* PAGE EXTRACT

________________________

Growth and physical development depend on a multitude of genetic, nutritional, and environmental factors, and may be optimal only in the presence of optimal health. The skeletal apparatus is no exception. From birth to the end of the pubertal phase, the skeleton of a healthy child increases almost three times in length. The faster skeletal growth occurs from birth to about three years of age, although at a rapidly decelerating yearly rate. From age three to the onset of puberty, there is a relatively slower growth in both sexes, with a small spurt at around eight years. Then, during puberty, a rapid acceleration occurs and the skeleton has another phase of rapid growth. After that, another deceleration phase follows, until full resorption of the growth cartilages occurs. This means the complete cessation of bone lengthening, while the bone mineral content (BMC) continues to increase for several more years. During puberty, the differences between genders become evident. Both the starting age of the pubertal spurt and the growth process are earlier in girls, but the duration of the growth spurt and the maximal peak of growth are greater in boys (see Chapter 3).
Bone growth is mainly determined by the hypothalamic-pituitary, gonadal, and pituitary-thyroid axes. The balance between cell proliferation and maturation is controlled by several hormones and local factors.
The best known action is that of growth hormone (GH). GH acts on a variety of target cells, including those of growth plates, inducing the release of insulin-like growth factor 1 (1GF-1). The GH/IGF-1 system and the androgens are the main stimulants of cell proliferation in the growth plate cartilages, and are thus the main factors in the linear growth of long bones. Less known is the role of thyroid hormones, thyroxine (T4), and the active metabolite triiodothyronine (T3). Children with hypothyroidism have a reduced linear growth of bones. T3 is known to have direct effects on the growth plate chondrocytes, starting both their proliferation and their maturation process (9).
Gonadal hormones (mainly testosterone and estradiol) are secreted only in minimal quantities in infancy. After puberty, they are secreted in large quantities and are obviously involved both in the appearance of the pubertal growth spurt and in the subsequent disappearance of the growth plate and permanent cessation of growth. They are thought to promote both the proliferation and the maturation of growth plate cells, even though their specific actions at this level are not fully understood.

________________________

Stored data
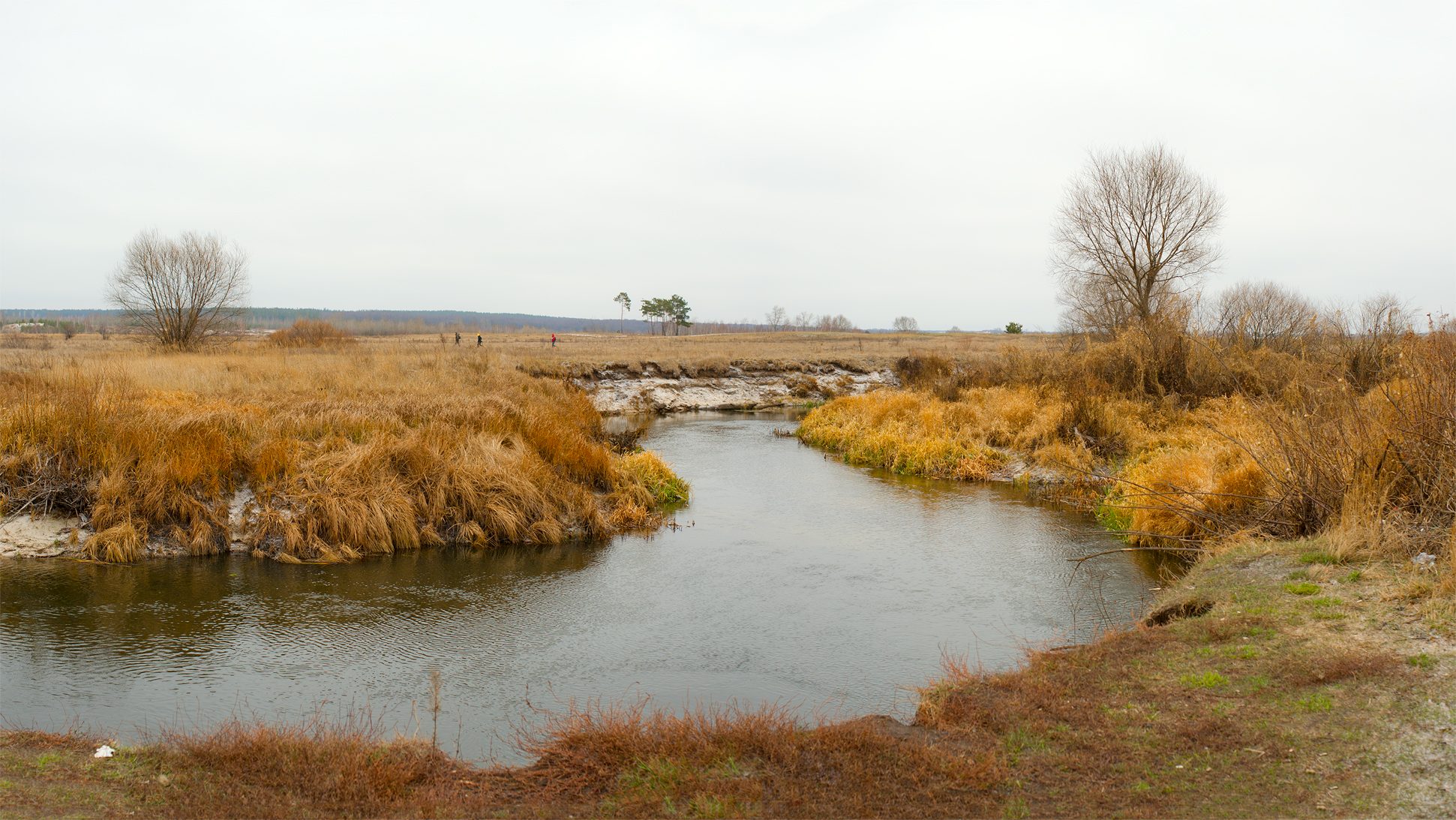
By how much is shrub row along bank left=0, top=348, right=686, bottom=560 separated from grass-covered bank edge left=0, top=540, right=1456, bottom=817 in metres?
6.79

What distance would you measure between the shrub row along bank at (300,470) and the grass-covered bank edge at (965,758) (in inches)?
267

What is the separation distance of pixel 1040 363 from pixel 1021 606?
1981 centimetres

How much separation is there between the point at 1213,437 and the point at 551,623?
50.0ft

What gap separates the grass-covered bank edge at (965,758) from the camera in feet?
14.4

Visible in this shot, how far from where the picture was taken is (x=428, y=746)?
17.7 feet

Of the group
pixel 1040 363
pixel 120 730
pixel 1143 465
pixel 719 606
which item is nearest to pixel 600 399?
pixel 1040 363

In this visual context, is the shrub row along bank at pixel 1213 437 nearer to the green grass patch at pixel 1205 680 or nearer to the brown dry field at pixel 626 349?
the green grass patch at pixel 1205 680

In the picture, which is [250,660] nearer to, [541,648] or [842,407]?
[541,648]

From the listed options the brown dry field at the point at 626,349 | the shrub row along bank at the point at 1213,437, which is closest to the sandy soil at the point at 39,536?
the shrub row along bank at the point at 1213,437

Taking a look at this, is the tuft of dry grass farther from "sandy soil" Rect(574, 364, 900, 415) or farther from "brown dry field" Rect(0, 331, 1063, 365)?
"sandy soil" Rect(574, 364, 900, 415)

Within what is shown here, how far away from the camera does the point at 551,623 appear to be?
954 cm

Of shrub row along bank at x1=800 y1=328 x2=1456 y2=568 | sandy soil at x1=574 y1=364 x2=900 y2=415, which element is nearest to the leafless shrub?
shrub row along bank at x1=800 y1=328 x2=1456 y2=568

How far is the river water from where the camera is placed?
732cm

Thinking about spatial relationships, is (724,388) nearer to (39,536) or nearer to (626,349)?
(626,349)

________________________

* REQUIREMENT 1
Answer these questions from the passage on bone growth:
(a) By about how many times does the skeleton of a healthy child increase in length from birth to the end of the pubertal phase?
(b) Which system and which hormones are named as the main stimulants of cell proliferation in the growth plate cartilages?
(c) Which two gonadal hormones are named as the main ones?
* REQUIREMENT 2
Write out the stretch of the passage on bone growth from "Bone growth is" through "maturation process (9).".

* EXERCISE OUTPUT 1
(a) Almost three times.
(b) The GH/IGF-1 system and the androgens.
(c) Testosterone and estradiol.

* EXERCISE OUTPUT 2
Bone growth is mainly determined by the hypothalamic-pituitary, gonadal, and pituitary-thyroid axes. The balance between cell proliferation and maturation is controlled by several hormones and local factors.
The best known action is that of growth hormone (GH). GH acts on a variety of target cells, including those of growth plates, inducing the release of insulin-like growth factor 1 (1GF-1). The GH/IGF-1 system and the androgens are the main stimulants of cell proliferation in the growth plate cartilages, and are thus the main factors in the linear growth of long bones. Less known is the role of thyroid hormones, thyroxine (T4), and the active metabolite triiodothyronine (T3). Children with hypothyroidism have a reduced linear growth of bones. T3 is known to have direct effects on the growth plate chondrocytes, starting both their proliferation and their maturation process (9).